The title was also given to older living players who were recognized as having been world class at their peak: Ossip Bernstein, Oldrich Duras, Ernst Grünfeld, Borislav Kostic, Grigory Levenfish, Géza Maróczy, Jacques Mieses, Viacheslav Ragozin, Akiba Rubinstein, Friedrich Sämisch, Savielly Tartakower, and Milan Vidmar.

In 1957 the regulations were set to give the GM title automatically to the world champion and to any player qualifying from the Interzonal tournament to play in the Candidates.

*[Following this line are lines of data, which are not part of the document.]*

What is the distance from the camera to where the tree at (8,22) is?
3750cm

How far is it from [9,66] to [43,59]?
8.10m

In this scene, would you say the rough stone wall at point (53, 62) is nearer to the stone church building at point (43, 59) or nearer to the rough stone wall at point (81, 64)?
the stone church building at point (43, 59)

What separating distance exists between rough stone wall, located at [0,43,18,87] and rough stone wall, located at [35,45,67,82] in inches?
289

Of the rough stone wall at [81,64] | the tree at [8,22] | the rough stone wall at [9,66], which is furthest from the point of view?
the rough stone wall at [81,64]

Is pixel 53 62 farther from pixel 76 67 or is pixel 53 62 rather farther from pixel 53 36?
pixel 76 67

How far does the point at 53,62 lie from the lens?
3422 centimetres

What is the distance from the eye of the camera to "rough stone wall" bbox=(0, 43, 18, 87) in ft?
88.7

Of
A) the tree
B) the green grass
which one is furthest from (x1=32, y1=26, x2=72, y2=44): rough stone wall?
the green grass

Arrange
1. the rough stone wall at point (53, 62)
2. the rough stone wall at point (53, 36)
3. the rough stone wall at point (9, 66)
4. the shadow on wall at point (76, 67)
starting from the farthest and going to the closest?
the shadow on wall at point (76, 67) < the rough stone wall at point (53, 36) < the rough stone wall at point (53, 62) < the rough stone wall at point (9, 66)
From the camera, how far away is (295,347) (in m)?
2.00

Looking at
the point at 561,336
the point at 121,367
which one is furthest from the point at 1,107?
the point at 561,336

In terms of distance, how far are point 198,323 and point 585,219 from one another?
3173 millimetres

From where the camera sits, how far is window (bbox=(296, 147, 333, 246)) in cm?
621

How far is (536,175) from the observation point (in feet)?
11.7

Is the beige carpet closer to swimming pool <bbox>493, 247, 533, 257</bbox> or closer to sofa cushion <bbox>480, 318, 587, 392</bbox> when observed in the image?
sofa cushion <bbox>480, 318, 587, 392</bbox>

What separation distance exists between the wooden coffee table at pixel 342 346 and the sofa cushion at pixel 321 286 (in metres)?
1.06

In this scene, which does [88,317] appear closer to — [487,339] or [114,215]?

In 1965 the rules were tightened up so that a player had to score 40% in the Candidates Tournament, or reach the quarter finals of the Candidates Matches to get the title.

In 1970 the modern system was initiated whereby you had to get your rating up to a certain ELO rating - 2450 - and to get 3 "norms" in a 3 year period. A "norm" was a rating performance of 2551 or above in a suitable tournament.

Since 1970 that basic formula has been tweaked with changes to the ratings involved and the type and makeup of qualifying tournaments in terms of how many of the other players must be from different federations, how many have the GM title, what the time controls are, how many players, etc., etc.

  • Ok, but if there is not such official listing, how does people take any decision on facts before the mentioned date ?
    – Tanj
    Sep 21, 2016 at 13:13
  • @Tanj What sort of decisions does anyone have to make about old GMs and their norms?
    – yobamamama
    Jan 7, 2020 at 3:48

The previous version, for "competitions starting before 1 July 2014" are still available on the FIDE website.

If you are looking for older versions, it may be good to know that some of them were published as printed books. For example:

  • The Official Laws of Chess and Other FIDE Regulations, Macmillan, 1986 (see the entry in WorldCat);
  • The Official Rules of Chess, by Eric Schiller, Cardoza Publishing, 2001; 2nd edition 2003.

As pointed out by Brian Towers, the Chess Arbiters’ Association, a group of mainly British arbiters, also has historical versions of the laws of chess on its website.

  • Thaks for your answer. In fact, I was particularly interested in the Title Regulations, which is a specific part of the rules that I can't find on their website.
    – Tanj
    Sep 19, 2016 at 15:51
  • Check out also the Chess Arbiters Association website which has historical material going back as far as about 1800 - chessarbitersassociation.co.uk/html/laws.html.